EXCERPT PROVIDED:

# # #

DEDHAM, Mass. (AP) — The once-powerful Roman Catholic Cardinal Theodore McCarrick will not stand trial on charges he sexually assaulted a teenage boy decades ago, as a Massachusetts judge dismissed the case against the 93-year-old on Wednesday because both prosecutors and defense attorneys agree he is experiencing dementia.
McCarrick, the ex-archbishop of Washington, D.C., was defrocked by Pope Francis in 2019 after an internal Vatican investigation determined he sexually molested adults as well as children. The McCarrick scandal created a crisis of credibility for the church, primarily because there was evidence Vatican and U.S. church leaders knew he slept with seminarians but turned a blind eye as McCarrick rose to the top of the U.S. church as an adept fundraiser who advised three popes.
During Wednesday’s hearing, Dr. Kerry Nelligan, a psychologist hired by the prosecution, said she found significant deficits in McCarrick’s memory during two interviews in June, and he was often unable to recall what they had discussed from one hour to the next. As with any form of dementia, she said there are no medications that could improve the symptoms.
“It’s not just that he currently has these deficits,” Nelligan said. “There is no way they are going to get better.”
Without being able to remember discussions, he could not participate with his lawyers in his defense, she said.
McCarrick appeared via a video link during the hearing. He was slightly slumped in his chair wearing a light green shirt and what appeared to be a grey sweater vest or sweater around his shoulders. He did not speak during the hearing.
The once-powerful American prelate faced charges that he abused the teenage boy at a wedding reception at Wellesley College in 1974.
McCarrick has maintained his innocence and pleaded not guilty in September 2021. He was also charged in April with sexually assaulting an 18-year-old man in Wisconsin more than 45 years ago.
In February, McCarrick’s attorneys asked the court to dismiss the case, saying a professor of psychiatry and behavioral science at the Johns Hopkins University School of Medicine had examined him and concluded that he has dementia, likely Alzheimer’s disease.
At that time, lawyers said McCarrick had a “limited understanding” of the criminal proceedings against him.
McCarrick, who lives in Dittmer, Missouri, was charged with three counts of indecent assault and battery on a person over 14. He was not exempt from facing charges for abuse allegations that date back decades because the clock on the statute of limitations was paused once he left Massachusetts.
Mitchell Garabedian, a well-known lawyer for clergy sexual abuse victims who is representing the man accusing McCarrick, said in June that his client was discouraged by the prosecution’s expert findings.
“In spite of the criminal court’s decision today,” Garabedian said Wednesday, “many clergy sexual abuse victims feel as though former Cardinal Theodore McCarrick is and will always be the permanent personification of evil within the Catholic Church.”

# # #

TASK DIRECTIONS:
According to the news report on the McCarrick case, where did the alleged 1974 assault of the teenage boy take place?

[Collected data entries]

# # #

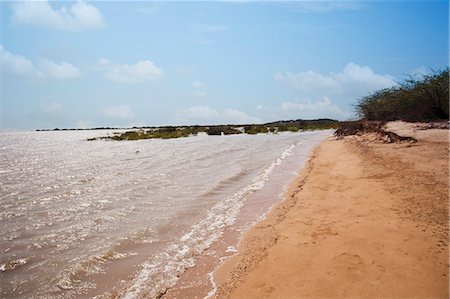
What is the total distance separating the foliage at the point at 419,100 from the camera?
996 inches

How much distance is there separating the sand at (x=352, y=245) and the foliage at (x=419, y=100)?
64.1 ft

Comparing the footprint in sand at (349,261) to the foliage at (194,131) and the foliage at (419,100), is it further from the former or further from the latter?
the foliage at (194,131)

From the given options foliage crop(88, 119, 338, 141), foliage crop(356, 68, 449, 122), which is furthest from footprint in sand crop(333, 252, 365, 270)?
foliage crop(88, 119, 338, 141)

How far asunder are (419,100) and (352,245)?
91.2ft

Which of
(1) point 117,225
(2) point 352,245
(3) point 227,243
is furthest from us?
(1) point 117,225

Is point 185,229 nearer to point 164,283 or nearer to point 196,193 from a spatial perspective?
point 164,283

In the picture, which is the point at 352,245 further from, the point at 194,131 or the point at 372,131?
the point at 194,131

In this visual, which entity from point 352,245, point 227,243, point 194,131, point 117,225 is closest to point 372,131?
point 352,245

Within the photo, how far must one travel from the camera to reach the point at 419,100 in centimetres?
2764

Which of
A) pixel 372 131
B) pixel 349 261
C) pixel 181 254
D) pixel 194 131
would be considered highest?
pixel 194 131

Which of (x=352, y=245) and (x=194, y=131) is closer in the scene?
(x=352, y=245)

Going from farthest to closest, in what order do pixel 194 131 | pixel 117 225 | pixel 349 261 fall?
pixel 194 131 < pixel 117 225 < pixel 349 261

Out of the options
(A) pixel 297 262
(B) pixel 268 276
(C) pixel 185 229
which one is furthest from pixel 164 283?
(C) pixel 185 229

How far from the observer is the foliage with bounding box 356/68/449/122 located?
2530cm
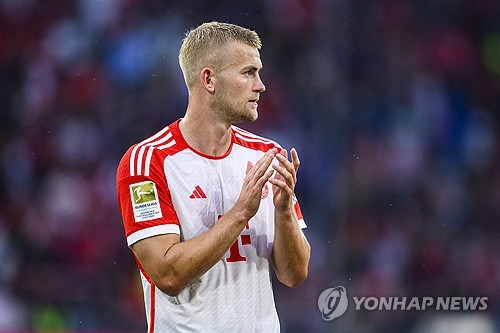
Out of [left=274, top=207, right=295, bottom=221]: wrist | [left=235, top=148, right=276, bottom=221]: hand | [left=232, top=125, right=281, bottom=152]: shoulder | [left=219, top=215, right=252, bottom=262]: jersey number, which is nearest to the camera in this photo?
[left=235, top=148, right=276, bottom=221]: hand

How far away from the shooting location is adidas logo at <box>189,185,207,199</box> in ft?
10.2

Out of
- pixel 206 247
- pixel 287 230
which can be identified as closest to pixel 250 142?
pixel 287 230

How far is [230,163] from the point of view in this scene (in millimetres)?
3230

# # #

RESPONSE AREA:
It took place at a wedding reception at Wellesley College.